* What this task involves: Please copy out all of the records below word for word, line by line, with nothing changed.
########################################
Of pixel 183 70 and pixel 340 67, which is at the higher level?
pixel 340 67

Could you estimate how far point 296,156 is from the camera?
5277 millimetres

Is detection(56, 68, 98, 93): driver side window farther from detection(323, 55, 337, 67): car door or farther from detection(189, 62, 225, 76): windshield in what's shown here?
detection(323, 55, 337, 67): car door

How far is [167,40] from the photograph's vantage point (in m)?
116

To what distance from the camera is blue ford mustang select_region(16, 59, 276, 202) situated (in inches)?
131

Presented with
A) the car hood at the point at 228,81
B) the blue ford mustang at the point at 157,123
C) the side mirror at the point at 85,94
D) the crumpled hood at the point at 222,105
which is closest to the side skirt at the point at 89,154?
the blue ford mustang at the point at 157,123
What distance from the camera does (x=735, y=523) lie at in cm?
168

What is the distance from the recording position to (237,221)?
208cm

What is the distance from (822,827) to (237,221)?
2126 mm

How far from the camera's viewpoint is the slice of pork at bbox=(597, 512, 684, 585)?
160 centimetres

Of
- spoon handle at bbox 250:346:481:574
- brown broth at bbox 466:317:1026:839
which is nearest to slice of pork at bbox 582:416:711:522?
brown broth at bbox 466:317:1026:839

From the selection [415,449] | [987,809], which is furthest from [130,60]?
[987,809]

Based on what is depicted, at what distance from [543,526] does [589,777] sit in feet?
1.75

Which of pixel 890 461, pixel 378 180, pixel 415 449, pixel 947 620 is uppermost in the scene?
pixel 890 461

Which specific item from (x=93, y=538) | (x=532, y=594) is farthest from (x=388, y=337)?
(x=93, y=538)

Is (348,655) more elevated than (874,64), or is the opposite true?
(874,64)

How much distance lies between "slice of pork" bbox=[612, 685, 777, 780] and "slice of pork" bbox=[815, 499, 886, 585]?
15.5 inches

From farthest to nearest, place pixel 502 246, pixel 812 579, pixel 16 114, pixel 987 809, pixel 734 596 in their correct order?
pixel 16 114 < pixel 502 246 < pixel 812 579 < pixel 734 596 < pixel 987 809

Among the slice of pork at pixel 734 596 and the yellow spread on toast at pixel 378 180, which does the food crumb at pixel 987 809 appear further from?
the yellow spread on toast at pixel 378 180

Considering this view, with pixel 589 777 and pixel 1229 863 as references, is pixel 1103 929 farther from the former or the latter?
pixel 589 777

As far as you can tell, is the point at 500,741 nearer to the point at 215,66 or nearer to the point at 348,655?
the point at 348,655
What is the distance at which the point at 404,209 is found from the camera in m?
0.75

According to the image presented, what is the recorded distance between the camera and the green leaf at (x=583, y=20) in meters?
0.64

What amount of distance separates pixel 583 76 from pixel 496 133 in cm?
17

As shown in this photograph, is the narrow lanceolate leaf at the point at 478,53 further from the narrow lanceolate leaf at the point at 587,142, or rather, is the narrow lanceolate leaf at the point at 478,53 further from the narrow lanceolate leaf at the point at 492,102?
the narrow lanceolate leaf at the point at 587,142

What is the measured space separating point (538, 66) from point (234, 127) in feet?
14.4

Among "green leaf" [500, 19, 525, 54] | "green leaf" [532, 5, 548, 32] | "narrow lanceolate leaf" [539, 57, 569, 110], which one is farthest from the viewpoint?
########################################
* Result of the task:
Of pixel 183 70 and pixel 340 67, which is at the higher level?
pixel 340 67

Could you estimate how far point 296,156 is from the camera?
5277 millimetres

Is detection(56, 68, 98, 93): driver side window farther from detection(323, 55, 337, 67): car door or farther from detection(189, 62, 225, 76): windshield in what's shown here?
detection(323, 55, 337, 67): car door

How far is [167,40] from the photograph's vantage point (in m)?
116

To what distance from the camera is blue ford mustang select_region(16, 59, 276, 202) situated (in inches)?
131

Presented with
A) the car hood at the point at 228,81
B) the blue ford mustang at the point at 157,123
C) the side mirror at the point at 85,94
D) the crumpled hood at the point at 222,105
which is closest to the side skirt at the point at 89,154?
the blue ford mustang at the point at 157,123
What distance from the camera does (x=735, y=523) lie at in cm?
168

What is the distance from the recording position to (237,221)?
208cm

What is the distance from (822,827) to (237,221)?
2126 mm

How far from the camera's viewpoint is the slice of pork at bbox=(597, 512, 684, 585)?
160 centimetres

Of
- spoon handle at bbox 250:346:481:574
- brown broth at bbox 466:317:1026:839
which is nearest to slice of pork at bbox 582:416:711:522?
brown broth at bbox 466:317:1026:839

From the selection [415,449] | [987,809], which is furthest from [130,60]?
[987,809]

Based on what is depicted, at what distance from [543,526] does [589,777] sit in feet?
1.75

Which of pixel 890 461, pixel 378 180, pixel 415 449, pixel 947 620 is uppermost in the scene?
pixel 890 461

Which specific item from (x=93, y=538) | (x=532, y=594) is farthest from (x=388, y=337)?
(x=93, y=538)

Is (348,655) more elevated than (874,64), or is the opposite true?
(874,64)

How much distance lies between "slice of pork" bbox=[612, 685, 777, 780] and "slice of pork" bbox=[815, 499, 886, 585]?
15.5 inches

From farthest to nearest, place pixel 502 246, pixel 812 579, pixel 16 114, pixel 987 809, pixel 734 596 in their correct order?
pixel 16 114 < pixel 502 246 < pixel 812 579 < pixel 734 596 < pixel 987 809

Among the slice of pork at pixel 734 596 and the yellow spread on toast at pixel 378 180, which does the food crumb at pixel 987 809 appear further from?
the yellow spread on toast at pixel 378 180

Considering this view, with pixel 589 777 and pixel 1229 863 as references, is pixel 1103 929 farther from the former or the latter?
pixel 589 777

As far as you can tell, is the point at 500,741 nearer to the point at 215,66 or nearer to the point at 348,655?
the point at 348,655
What is the distance at which the point at 404,209 is found from the camera in m?
0.75

According to the image presented, what is the recorded distance between the camera and the green leaf at (x=583, y=20) in meters?
0.64

What amount of distance separates pixel 583 76 from pixel 496 133 in cm?
17

As shown in this photograph, is the narrow lanceolate leaf at the point at 478,53 further from the narrow lanceolate leaf at the point at 587,142, or rather, is the narrow lanceolate leaf at the point at 478,53 further from the narrow lanceolate leaf at the point at 492,102?
the narrow lanceolate leaf at the point at 587,142

What is the measured space separating point (538, 66) from point (234, 127) in feet?
14.4

Among "green leaf" [500, 19, 525, 54] | "green leaf" [532, 5, 548, 32] | "narrow lanceolate leaf" [539, 57, 569, 110], which one is farthest from the viewpoint?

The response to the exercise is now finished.